> [Excerpted records]
-- Begin --

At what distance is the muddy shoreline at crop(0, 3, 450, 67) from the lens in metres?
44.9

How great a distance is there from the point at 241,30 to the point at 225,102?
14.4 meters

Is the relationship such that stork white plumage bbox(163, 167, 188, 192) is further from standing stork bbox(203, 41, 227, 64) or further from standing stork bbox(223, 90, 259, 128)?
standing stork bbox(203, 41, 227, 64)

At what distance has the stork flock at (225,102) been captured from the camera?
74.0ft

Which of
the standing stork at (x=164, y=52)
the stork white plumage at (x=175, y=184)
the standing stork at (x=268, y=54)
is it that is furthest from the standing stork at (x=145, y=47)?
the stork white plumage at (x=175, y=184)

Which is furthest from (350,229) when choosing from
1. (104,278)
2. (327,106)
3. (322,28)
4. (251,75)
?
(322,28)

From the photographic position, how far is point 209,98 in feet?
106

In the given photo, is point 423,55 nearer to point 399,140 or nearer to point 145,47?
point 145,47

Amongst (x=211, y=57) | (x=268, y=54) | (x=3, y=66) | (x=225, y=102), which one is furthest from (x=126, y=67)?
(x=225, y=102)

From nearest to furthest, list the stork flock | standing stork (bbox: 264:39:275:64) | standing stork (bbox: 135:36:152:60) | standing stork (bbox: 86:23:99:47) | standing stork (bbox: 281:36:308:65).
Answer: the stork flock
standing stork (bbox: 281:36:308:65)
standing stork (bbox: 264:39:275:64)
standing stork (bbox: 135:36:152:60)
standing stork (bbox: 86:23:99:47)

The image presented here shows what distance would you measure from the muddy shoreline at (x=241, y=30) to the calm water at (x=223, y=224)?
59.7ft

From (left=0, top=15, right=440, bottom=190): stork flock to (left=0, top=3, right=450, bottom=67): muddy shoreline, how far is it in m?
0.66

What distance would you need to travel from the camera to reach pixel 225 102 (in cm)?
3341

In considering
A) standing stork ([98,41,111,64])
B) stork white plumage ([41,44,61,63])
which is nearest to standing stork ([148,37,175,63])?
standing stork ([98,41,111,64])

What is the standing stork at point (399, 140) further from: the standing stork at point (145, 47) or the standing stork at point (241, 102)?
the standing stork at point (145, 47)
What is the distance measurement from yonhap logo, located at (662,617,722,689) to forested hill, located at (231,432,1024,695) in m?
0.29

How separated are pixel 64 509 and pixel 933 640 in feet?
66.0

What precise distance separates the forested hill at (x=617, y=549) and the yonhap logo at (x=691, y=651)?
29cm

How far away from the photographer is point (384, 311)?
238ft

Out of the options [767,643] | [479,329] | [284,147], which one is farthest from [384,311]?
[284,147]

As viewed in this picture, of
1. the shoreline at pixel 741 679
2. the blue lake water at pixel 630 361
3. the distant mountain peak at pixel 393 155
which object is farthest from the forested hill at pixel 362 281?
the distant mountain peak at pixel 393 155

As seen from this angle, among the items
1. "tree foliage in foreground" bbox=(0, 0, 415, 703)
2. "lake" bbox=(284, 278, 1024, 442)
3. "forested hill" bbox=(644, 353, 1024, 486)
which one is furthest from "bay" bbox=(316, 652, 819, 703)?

-- End --

> [Prompt] Please rewrite as a numbered list the records from the line with "What is the distance" up to and including the last line of the records, leaving out blank lines.

> [Result of the exercise]
1. What is the distance measurement from yonhap logo, located at (662,617,722,689) to forested hill, located at (231,432,1024,695) in m?
2. 0.29
3. How separated are pixel 64 509 and pixel 933 640 in feet?
4. 66.0
5. What precise distance separates the forested hill at (x=617, y=549) and the yonhap logo at (x=691, y=651)?
6. 29cm
7. How far away from the photographer is point (384, 311)?
8. 238ft
9. Out of the options [767,643] | [479,329] | [284,147], which one is farthest from [384,311]?
10. [284,147]
11. As viewed in this picture, of
12. 1. the shoreline at pixel 741 679
13. 2. the blue lake water at pixel 630 361
14. 3. the distant mountain peak at pixel 393 155
15. which object is farthest from the forested hill at pixel 362 281?
16. the distant mountain peak at pixel 393 155
17. As seen from this angle, among the items
18. 1. "tree foliage in foreground" bbox=(0, 0, 415, 703)
19. 2. "lake" bbox=(284, 278, 1024, 442)
20. 3. "forested hill" bbox=(644, 353, 1024, 486)
21. which one is furthest from "bay" bbox=(316, 652, 819, 703)?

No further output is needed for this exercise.